I feel that the problem is with my recursive calls (this may be obvious). It will indeed return var when the list has reached the end, but when I have a nonempty list, things go awry. Nothing is returned at all.

Am I slicing wrong? Should I be doing something before the slice in the recursive call?

The problem may also be with my base case.


回答1:


If they are just nested lists, e.g., [[[], []], [], [[]]], here's a nice solution:

def depthCount(lst):
    return 1 + max(map(depthCount, lst), default=0)

Here's a slight variation you could use if you don't use Python 3.4, where the default argument was introduced:

def depthCount(lst):
    return len(lst) and 1 + max(map(depthCount, lst))

They also differ by how they count. The first considers the empty list to be depth 1, the second to be depth 0. The first one is easy to adapt, though, just make the default -1.

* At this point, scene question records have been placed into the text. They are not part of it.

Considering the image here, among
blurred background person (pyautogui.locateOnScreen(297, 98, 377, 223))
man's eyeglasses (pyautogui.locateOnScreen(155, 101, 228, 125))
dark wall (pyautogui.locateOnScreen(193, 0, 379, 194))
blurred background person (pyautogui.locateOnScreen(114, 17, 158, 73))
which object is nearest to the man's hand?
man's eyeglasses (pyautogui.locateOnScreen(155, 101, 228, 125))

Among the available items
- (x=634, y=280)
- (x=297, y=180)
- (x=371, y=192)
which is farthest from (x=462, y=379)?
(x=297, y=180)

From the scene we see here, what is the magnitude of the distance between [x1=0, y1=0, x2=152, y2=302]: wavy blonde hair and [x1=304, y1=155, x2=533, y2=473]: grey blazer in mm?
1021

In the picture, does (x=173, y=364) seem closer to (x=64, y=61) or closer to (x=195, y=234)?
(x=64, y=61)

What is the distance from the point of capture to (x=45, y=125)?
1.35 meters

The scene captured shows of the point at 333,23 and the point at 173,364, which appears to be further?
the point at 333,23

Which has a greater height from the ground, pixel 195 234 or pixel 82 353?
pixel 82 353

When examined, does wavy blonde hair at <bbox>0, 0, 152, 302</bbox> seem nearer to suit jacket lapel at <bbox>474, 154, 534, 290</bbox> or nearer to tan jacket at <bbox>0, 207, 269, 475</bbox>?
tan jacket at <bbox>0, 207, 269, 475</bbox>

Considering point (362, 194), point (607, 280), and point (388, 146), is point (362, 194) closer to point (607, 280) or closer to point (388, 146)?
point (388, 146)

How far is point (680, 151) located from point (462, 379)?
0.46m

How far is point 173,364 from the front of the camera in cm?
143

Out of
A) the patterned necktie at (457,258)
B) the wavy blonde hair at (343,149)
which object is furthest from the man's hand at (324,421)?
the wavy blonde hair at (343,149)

If they're not just nested lists, e.g., [[[1], 'a', [-5.5]], [(6,3)], [['hi']]]), here are adaptions to that:

def depthCount(x):
    return 1 + max(map(depthCount, x)) if x and isinstance(x, list) else 0

def depthCount(x):
    return int(isinstance(x, list)) and len(x) and 1 + max(map(depthCount, x))

Make sure you understand how the latter one works. If you don't know it yet, it'll teach you how and works in Python :-)


Taking the "purely recursive" challenge:

def depthCount(x, depth=0):
    if not x or not isinstance(x, list):
        return depth
    return max(depthCount(x[0], depth+1),
               depthCount(x[1:], depth))

Granted, the extra argument is slightly ugly, but I think it's ok.




回答2:


It will indeed return var when the list has reached the end, but when I have a nonempty list, things go awry. Nothing is returned at all.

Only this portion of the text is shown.